● **DIRECTIONS FOR THIS TASK**:
Each of the entries below needs to be given again exactly.

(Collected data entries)

>>>

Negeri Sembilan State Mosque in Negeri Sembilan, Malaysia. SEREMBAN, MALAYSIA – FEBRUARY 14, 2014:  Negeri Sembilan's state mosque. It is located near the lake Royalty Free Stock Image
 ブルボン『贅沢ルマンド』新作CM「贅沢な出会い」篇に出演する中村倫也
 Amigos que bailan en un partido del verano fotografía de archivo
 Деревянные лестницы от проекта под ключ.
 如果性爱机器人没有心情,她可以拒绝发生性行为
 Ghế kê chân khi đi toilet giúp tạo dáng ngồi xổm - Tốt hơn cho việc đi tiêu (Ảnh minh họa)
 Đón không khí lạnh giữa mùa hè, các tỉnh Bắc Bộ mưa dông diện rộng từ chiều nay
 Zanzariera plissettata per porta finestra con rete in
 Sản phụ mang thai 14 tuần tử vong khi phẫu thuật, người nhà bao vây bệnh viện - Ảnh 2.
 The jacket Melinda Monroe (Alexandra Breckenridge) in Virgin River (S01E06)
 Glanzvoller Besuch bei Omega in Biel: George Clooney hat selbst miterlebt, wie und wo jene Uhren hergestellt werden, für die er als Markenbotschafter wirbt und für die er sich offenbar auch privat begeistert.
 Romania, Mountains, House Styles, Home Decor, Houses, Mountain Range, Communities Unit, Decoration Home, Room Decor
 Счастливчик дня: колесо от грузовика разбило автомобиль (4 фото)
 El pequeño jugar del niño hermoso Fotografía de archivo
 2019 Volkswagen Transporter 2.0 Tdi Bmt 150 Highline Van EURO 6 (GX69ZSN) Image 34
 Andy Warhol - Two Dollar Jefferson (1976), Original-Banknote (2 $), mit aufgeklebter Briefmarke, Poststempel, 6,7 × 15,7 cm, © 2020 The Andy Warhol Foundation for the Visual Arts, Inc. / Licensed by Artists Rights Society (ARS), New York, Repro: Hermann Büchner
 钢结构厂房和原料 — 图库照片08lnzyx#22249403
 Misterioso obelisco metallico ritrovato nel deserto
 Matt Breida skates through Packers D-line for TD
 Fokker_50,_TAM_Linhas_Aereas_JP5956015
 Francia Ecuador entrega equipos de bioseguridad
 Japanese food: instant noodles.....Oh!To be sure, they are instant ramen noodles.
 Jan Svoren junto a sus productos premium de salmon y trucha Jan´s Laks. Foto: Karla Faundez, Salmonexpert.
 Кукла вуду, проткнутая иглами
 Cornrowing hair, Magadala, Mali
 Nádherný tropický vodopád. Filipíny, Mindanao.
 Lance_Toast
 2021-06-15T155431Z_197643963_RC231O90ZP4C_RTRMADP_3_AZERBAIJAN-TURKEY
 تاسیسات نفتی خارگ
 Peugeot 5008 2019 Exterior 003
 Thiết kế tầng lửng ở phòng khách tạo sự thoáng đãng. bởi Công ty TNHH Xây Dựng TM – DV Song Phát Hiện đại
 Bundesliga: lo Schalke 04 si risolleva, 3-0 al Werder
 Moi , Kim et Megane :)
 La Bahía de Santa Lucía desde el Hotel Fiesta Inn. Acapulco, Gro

<<<

● **EXERCISE RESULT**:
Negeri Sembilan State Mosque in Negeri Sembilan, Malaysia. SEREMBAN, MALAYSIA – FEBRUARY 14, 2014:  Negeri Sembilan's state mosque. It is located near the lake Royalty Free Stock Image
 ブルボン『贅沢ルマンド』新作CM「贅沢な出会い」篇に出演する中村倫也
 Amigos que bailan en un partido del verano fotografía de archivo
 Деревянные лестницы от проекта под ключ.
 如果性爱机器人没有心情,她可以拒绝发生性行为
 Ghế kê chân khi đi toilet giúp tạo dáng ngồi xổm - Tốt hơn cho việc đi tiêu (Ảnh minh họa)
 Đón không khí lạnh giữa mùa hè, các tỉnh Bắc Bộ mưa dông diện rộng từ chiều nay
 Zanzariera plissettata per porta finestra con rete in
 Sản phụ mang thai 14 tuần tử vong khi phẫu thuật, người nhà bao vây bệnh viện - Ảnh 2.
 The jacket Melinda Monroe (Alexandra Breckenridge) in Virgin River (S01E06)
 Glanzvoller Besuch bei Omega in Biel: George Clooney hat selbst miterlebt, wie und wo jene Uhren hergestellt werden, für die er als Markenbotschafter wirbt und für die er sich offenbar auch privat begeistert.
 Romania, Mountains, House Styles, Home Decor, Houses, Mountain Range, Communities Unit, Decoration Home, Room Decor
 Счастливчик дня: колесо от грузовика разбило автомобиль (4 фото)
 El pequeño jugar del niño hermoso Fotografía de archivo
 2019 Volkswagen Transporter 2.0 Tdi Bmt 150 Highline Van EURO 6 (GX69ZSN) Image 34
 Andy Warhol - Two Dollar Jefferson (1976), Original-Banknote (2 $), mit aufgeklebter Briefmarke, Poststempel, 6,7 × 15,7 cm, © 2020 The Andy Warhol Foundation for the Visual Arts, Inc. / Licensed by Artists Rights Society (ARS), New York, Repro: Hermann Büchner
 钢结构厂房和原料 — 图库照片08lnzyx#22249403
 Misterioso obelisco metallico ritrovato nel deserto
 Matt Breida skates through Packers D-line for TD
 Fokker_50,_TAM_Linhas_Aereas_JP5956015
 Francia Ecuador entrega equipos de bioseguridad
 Japanese food: instant noodles.....Oh!To be sure, they are instant ramen noodles.
 Jan Svoren junto a sus productos premium de salmon y trucha Jan´s Laks. Foto: Karla Faundez, Salmonexpert.
 Кукла вуду, проткнутая иглами
 Cornrowing hair, Magadala, Mali
 Nádherný tropický vodopád. Filipíny, Mindanao.
 Lance_Toast
 2021-06-15T155431Z_197643963_RC231O90ZP4C_RTRMADP_3_AZERBAIJAN-TURKEY
 تاسیسات نفتی خارگ
 Peugeot 5008 2019 Exterior 003
 Thiết kế tầng lửng ở phòng khách tạo sự thoáng đãng. bởi Công ty TNHH Xây Dựng TM – DV Song Phát Hiện đại
 Bundesliga: lo Schalke 04 si risolleva, 3-0 al Werder
 Moi , Kim et Megane :)
 La Bahía de Santa Lucía desde el Hotel Fiesta Inn. Acapulco, Gro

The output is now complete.